Cardiac electrophysiology refers to the orchestration of electrical pulses that cause the myocardium to contract in a coordinated manner to efficiently pump blood into the arterial tree. Suboptimal physiological alterations that effect the cardiac myocyte milieu can compromise the myocyte function and adversely affect the electrical conduction tissue. As a result, the electrical pulse sequences of the heart may be altered leading to abnormal cardiac sinus rhythms thereby causing dysynchronous or suboptimal myocardial contractile behaviors.
The electrical pulse sequences of the heart may be monitored using an electrocardiography (ECG) device. An ECG device may use multiple electrodes placed across the thorax to obtain millivolt level electrical changes associated with the depolarization of the myocardium and subsequent contraction of the myocardial cells. Typical ECG patterns representing sequences of myocardial repolarization/depolarization events may be referred to as a PQRST ECG tracing.
Contractile abnormalities, as observed in ECG traces, can be characterized as irregular heartbeats or arrhythmias that may manifest as tachycardia, bradycardia, palpitations, or fibrillation. Practitioners having domain expertise in electrocardiology may be able to differentiate abnormal ECG patterns from normal ECG patterns. Practitioners may also be adept at recognizing specific types of arrhythmias via PQRST ECG tracing patterns or behaviors. These ECG patterns provide clues as to the nature or cause of the arrhythmia for purposes enabling treatment that may be part of cardiac health management. For example, arrhythmias can be used to identify numerous forms of physiological dysfunction that include thryroid dysfunction, anemia, myocardial ischemic conditions, and multiple electrical pathways that result in poor cardiac function. In these examples, the recognition of an arrhythmia serves as part of a patient assessment to either diagnose a pathology, thereby enabling its treatment, or top predict onset of a pathology, thereby enabling overall patient management.
Alternatively, cardiac arrhythmias can result from myocardial ischemic conditions and result in decreased cardiac output. Decreased cardiac output may contribute to a hemodynamically unstable physiological state and predispose a patient to life threatening conditions. Therefore, a second purpose of arrhythmia detection may be to serve as part of a real-time hemodynamic monitoring tool. Integral to facilitating this clinical utility can be the ability to characterize the dysrhythmia behavior in terms of the severity of its adverse effect on cardiovascular hemodynamics. Use of physiological feedback of dysfunctional cardiac behavior in concert with other hemodynamic parameters can provide valuable information to characterize the overall physiologic behavior or state of a patient. Measures related to severity of cardiac related hemodynamic instability measures can provide valuable real-time feedback as a part of a hemodynamic monitor to manage patient stability and/or determine appropriate intervention for this purpose.
The pulse waveform obtained from a pulse oximeter, also referred to as a photoplethysmograph, is a mature technology that can be used as a standalone monitor or readily integrated as part of a hemodynamic monitoring system. The photoplethysmograph is not capable of capturing electrophysiology signals. However, patterns based upon temporal alterations of the pulse waveform features can be used to recognize the severity of the adverse hemodynamic impact that the cardiac dysfunction exibits based upon the degree of specific waveform feature abnormality and frequency of incidence. The resultant clinical utility may be to provide either a standalone or component of a hemodynamic monitoring device that enables real-time feedback as a hemodynamic instability monitor based upon pre-identified photoplethysmograph pulse waveform features.

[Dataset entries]
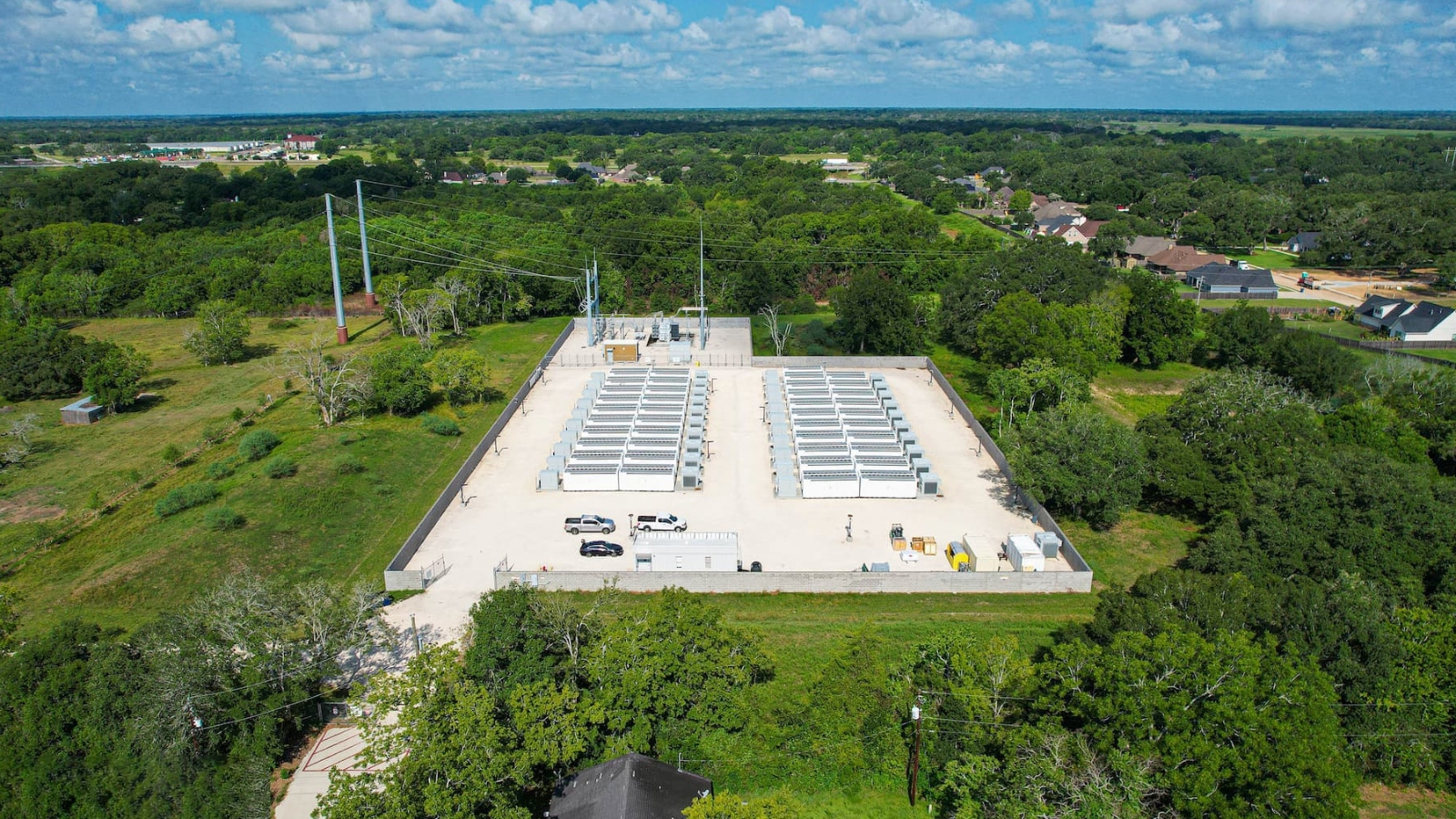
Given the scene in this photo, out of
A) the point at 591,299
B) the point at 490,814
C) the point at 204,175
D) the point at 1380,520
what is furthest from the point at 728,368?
the point at 204,175

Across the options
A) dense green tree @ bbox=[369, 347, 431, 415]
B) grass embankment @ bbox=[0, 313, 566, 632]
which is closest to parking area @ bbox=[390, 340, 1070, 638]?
grass embankment @ bbox=[0, 313, 566, 632]

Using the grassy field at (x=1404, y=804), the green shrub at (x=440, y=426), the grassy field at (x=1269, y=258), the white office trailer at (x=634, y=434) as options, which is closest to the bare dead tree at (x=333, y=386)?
the green shrub at (x=440, y=426)

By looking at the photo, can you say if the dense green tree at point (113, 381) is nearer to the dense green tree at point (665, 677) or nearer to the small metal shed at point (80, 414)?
the small metal shed at point (80, 414)

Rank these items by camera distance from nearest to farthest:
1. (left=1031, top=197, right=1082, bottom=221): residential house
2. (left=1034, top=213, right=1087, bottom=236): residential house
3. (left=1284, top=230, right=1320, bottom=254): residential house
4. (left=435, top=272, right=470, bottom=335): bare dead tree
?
1. (left=435, top=272, right=470, bottom=335): bare dead tree
2. (left=1284, top=230, right=1320, bottom=254): residential house
3. (left=1034, top=213, right=1087, bottom=236): residential house
4. (left=1031, top=197, right=1082, bottom=221): residential house

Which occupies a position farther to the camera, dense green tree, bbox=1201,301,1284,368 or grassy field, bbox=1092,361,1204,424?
dense green tree, bbox=1201,301,1284,368

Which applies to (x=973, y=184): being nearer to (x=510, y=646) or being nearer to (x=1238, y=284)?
(x=1238, y=284)

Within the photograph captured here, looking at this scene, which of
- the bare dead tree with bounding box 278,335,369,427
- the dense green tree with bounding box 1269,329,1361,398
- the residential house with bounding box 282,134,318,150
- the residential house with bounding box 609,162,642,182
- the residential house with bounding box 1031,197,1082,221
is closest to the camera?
the bare dead tree with bounding box 278,335,369,427

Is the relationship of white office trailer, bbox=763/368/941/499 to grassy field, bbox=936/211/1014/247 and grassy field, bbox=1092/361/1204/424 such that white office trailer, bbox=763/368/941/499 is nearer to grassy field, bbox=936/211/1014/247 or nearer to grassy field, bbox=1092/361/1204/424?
grassy field, bbox=1092/361/1204/424

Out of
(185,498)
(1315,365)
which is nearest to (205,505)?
(185,498)
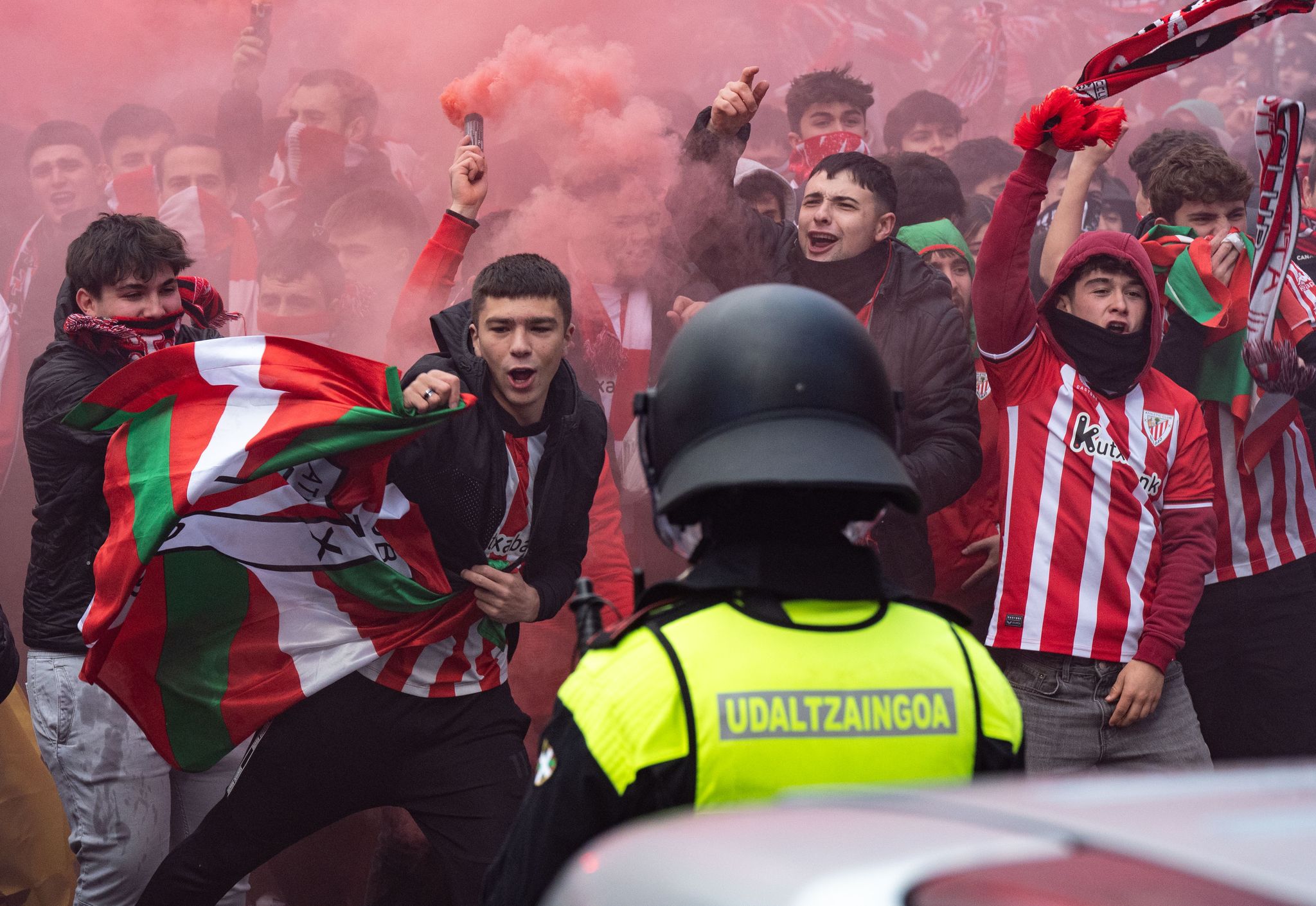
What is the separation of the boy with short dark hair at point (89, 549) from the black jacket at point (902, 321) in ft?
5.49

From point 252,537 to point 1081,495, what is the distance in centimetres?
232

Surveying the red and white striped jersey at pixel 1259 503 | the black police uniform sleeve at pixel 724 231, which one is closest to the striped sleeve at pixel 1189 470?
the red and white striped jersey at pixel 1259 503

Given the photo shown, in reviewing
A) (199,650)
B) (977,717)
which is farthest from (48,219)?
(977,717)

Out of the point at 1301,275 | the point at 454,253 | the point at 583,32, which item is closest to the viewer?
the point at 454,253

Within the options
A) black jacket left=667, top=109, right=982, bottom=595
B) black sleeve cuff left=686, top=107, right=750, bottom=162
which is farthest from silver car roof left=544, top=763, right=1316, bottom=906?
black sleeve cuff left=686, top=107, right=750, bottom=162

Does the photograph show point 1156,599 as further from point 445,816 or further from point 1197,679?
A: point 445,816

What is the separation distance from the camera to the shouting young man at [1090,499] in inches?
133

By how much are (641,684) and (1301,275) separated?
3669 mm

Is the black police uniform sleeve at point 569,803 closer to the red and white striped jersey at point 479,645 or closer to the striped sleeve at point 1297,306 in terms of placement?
the red and white striped jersey at point 479,645

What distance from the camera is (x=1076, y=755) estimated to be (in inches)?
132

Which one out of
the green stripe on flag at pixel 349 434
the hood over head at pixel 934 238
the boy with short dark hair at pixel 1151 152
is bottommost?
the green stripe on flag at pixel 349 434

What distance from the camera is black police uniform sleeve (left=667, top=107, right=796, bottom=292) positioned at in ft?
→ 13.4

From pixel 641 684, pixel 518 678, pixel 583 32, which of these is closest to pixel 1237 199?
pixel 583 32

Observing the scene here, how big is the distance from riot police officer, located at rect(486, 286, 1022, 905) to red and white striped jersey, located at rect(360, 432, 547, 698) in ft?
5.44
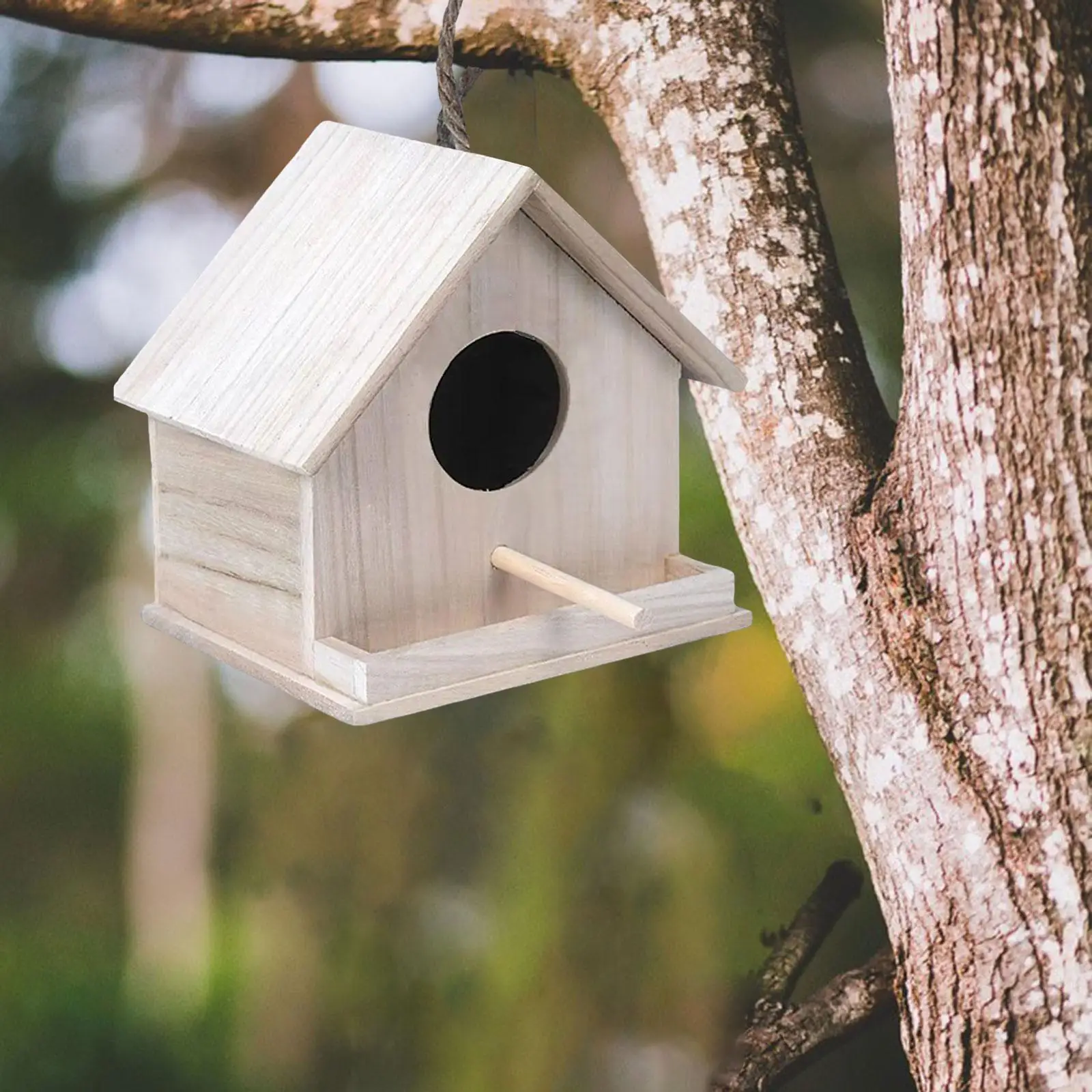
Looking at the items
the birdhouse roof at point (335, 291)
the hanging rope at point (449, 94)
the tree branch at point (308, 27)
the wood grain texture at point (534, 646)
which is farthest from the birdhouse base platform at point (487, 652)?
the tree branch at point (308, 27)

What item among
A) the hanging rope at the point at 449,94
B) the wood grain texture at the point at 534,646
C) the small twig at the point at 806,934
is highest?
the hanging rope at the point at 449,94

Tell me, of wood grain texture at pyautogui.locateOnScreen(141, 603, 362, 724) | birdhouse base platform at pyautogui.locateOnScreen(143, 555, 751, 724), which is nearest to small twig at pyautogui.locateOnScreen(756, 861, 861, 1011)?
birdhouse base platform at pyautogui.locateOnScreen(143, 555, 751, 724)

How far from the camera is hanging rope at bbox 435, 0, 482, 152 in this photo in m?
0.94

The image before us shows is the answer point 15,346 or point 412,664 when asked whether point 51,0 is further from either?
point 412,664

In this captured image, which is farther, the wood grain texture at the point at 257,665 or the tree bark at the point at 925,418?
the tree bark at the point at 925,418

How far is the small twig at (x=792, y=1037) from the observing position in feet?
5.59

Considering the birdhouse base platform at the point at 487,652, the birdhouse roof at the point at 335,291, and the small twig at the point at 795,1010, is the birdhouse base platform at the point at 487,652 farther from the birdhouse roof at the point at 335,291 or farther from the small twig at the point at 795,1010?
the small twig at the point at 795,1010

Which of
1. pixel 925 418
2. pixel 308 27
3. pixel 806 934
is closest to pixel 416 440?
pixel 925 418

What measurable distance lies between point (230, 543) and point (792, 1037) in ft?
3.45

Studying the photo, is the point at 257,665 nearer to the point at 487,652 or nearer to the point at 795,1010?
the point at 487,652

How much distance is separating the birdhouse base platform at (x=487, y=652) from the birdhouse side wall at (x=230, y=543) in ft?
0.05

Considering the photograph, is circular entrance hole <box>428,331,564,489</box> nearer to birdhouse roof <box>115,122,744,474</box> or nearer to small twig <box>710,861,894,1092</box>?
birdhouse roof <box>115,122,744,474</box>

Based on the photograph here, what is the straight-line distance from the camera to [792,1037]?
1745 mm

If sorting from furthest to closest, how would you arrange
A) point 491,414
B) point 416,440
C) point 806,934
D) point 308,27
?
point 806,934, point 308,27, point 491,414, point 416,440
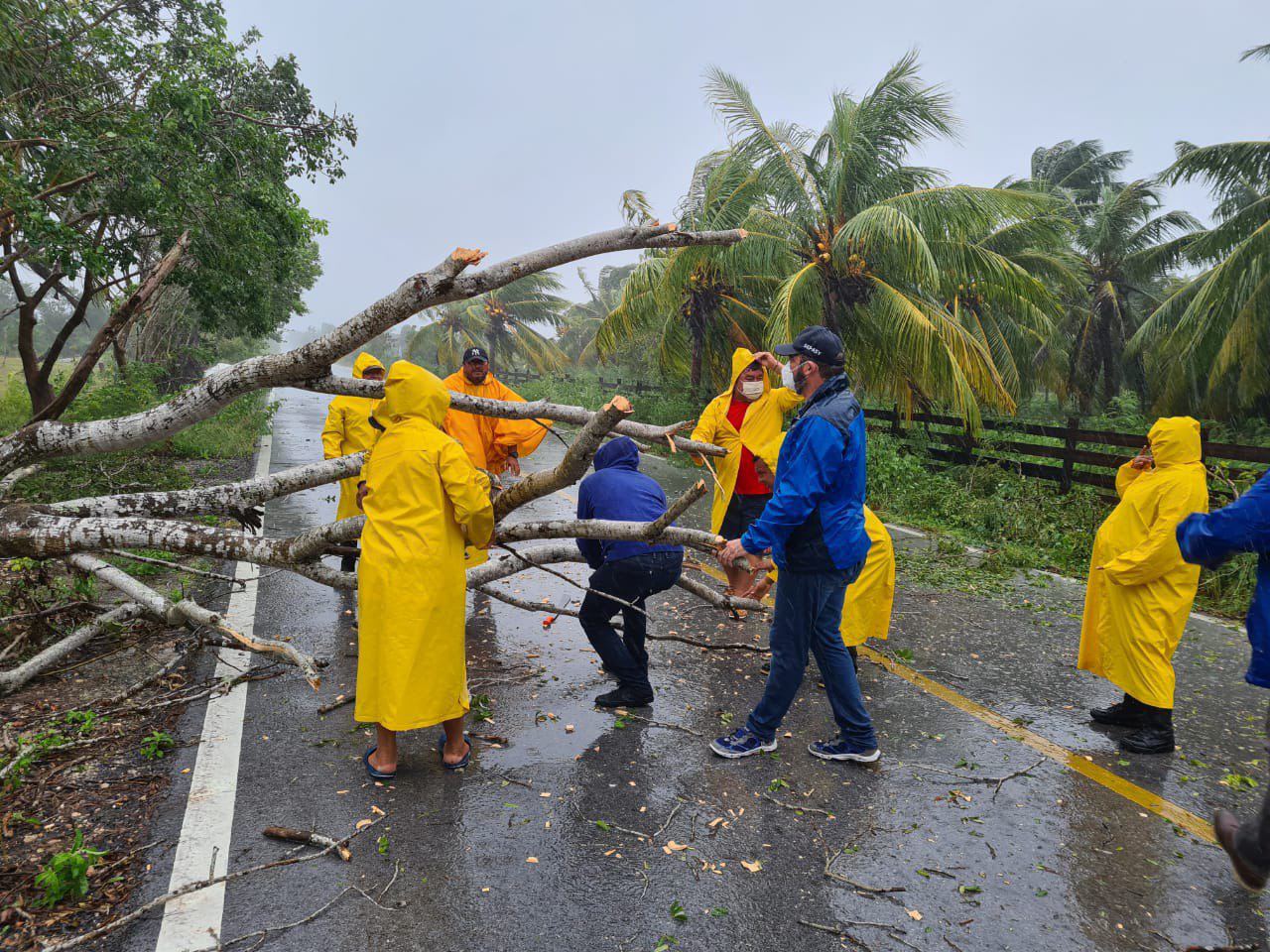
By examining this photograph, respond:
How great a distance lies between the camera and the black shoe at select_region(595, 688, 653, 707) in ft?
14.3

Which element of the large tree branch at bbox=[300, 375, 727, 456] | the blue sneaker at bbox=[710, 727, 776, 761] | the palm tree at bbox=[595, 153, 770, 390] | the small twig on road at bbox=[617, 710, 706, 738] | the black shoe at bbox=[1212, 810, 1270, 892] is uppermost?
the palm tree at bbox=[595, 153, 770, 390]

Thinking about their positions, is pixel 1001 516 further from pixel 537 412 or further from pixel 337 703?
pixel 337 703

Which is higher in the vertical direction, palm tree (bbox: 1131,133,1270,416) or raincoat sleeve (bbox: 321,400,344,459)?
palm tree (bbox: 1131,133,1270,416)

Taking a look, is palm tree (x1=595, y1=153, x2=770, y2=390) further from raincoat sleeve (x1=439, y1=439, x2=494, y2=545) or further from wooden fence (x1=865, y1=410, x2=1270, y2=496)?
raincoat sleeve (x1=439, y1=439, x2=494, y2=545)

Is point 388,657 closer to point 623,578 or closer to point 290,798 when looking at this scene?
point 290,798

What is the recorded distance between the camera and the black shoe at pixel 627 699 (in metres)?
4.34

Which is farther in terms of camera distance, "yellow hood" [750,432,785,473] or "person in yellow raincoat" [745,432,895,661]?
"yellow hood" [750,432,785,473]

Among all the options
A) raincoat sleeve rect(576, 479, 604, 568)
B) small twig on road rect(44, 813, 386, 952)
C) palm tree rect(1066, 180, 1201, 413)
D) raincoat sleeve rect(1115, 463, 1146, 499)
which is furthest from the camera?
palm tree rect(1066, 180, 1201, 413)

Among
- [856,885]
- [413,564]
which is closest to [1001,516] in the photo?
[856,885]

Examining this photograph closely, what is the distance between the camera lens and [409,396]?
139 inches

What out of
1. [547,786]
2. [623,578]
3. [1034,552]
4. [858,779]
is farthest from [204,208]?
[1034,552]

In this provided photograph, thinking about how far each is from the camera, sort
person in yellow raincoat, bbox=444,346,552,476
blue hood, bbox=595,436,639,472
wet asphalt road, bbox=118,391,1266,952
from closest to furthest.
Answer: wet asphalt road, bbox=118,391,1266,952 < blue hood, bbox=595,436,639,472 < person in yellow raincoat, bbox=444,346,552,476

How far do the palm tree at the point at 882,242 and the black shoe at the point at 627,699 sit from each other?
8515 millimetres

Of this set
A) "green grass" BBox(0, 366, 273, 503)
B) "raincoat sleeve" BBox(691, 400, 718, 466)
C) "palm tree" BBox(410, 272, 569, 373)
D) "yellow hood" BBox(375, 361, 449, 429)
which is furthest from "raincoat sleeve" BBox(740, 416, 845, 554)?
"palm tree" BBox(410, 272, 569, 373)
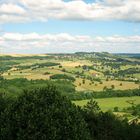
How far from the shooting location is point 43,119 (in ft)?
188

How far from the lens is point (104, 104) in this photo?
196 meters

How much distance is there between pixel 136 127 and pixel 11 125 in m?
35.0

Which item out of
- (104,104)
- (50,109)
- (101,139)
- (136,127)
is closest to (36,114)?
(50,109)

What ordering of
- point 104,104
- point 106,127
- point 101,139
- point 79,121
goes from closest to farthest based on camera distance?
1. point 79,121
2. point 101,139
3. point 106,127
4. point 104,104

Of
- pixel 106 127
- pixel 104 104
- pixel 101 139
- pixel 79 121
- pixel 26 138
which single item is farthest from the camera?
pixel 104 104

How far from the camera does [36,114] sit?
57906 mm

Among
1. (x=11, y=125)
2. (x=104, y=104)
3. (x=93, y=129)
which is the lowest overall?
Result: (x=104, y=104)

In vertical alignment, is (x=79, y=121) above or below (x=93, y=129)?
above

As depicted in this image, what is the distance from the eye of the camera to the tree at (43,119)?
183 ft

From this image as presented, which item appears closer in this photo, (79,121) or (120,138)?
(79,121)

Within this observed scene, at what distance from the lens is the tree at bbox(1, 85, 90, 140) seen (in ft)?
183

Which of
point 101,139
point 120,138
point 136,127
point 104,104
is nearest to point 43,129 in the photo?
point 101,139

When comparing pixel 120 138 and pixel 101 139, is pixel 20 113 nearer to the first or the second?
pixel 101 139

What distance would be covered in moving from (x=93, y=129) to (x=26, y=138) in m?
25.3
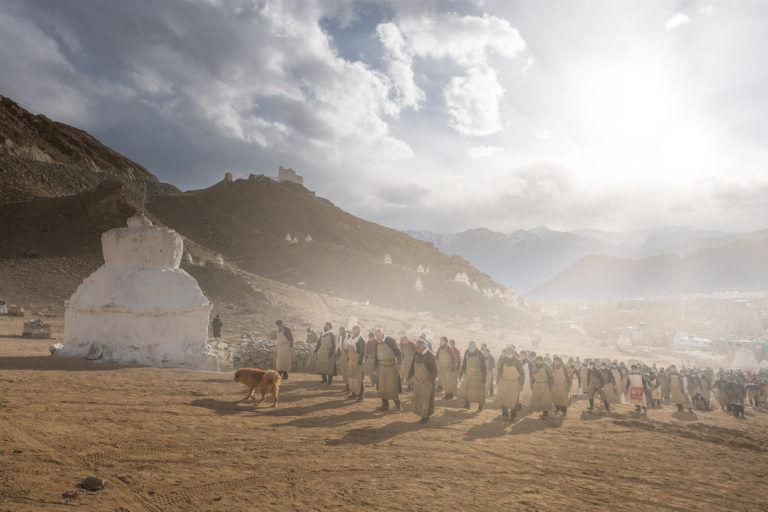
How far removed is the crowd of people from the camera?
364 inches

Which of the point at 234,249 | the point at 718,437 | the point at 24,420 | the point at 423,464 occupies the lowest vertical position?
the point at 718,437

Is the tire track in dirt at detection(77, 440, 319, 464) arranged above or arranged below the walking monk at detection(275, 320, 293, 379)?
below

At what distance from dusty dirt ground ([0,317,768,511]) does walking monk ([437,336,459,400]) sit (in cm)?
179

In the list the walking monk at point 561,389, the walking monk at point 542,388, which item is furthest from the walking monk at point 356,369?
the walking monk at point 561,389

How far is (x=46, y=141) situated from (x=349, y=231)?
4378 cm

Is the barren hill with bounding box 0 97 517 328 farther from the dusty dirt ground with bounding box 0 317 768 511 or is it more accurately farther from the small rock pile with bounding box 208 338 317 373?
the dusty dirt ground with bounding box 0 317 768 511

▸ **Task requirements**
Rewrite the passage on cardiac arrhythmia monitoring starting with "The electrical pulse sequences of the heart may be monitored" and going on through "PQRST ECG tracing.", switching "thorax" to "chest". You can do this without the data.

▸ **Solution for this problem**
The electrical pulse sequences of the heart may be monitored using an electrocardiography (ECG) device. An ECG device may use multiple electrodes placed across the chest to obtain millivolt level electrical changes associated with the depolarization of the myocardium and subsequent contraction of the myocardial cells. Typical ECG patterns representing sequences of myocardial repolarization/depolarization events may be referred to as a PQRST ECG tracing.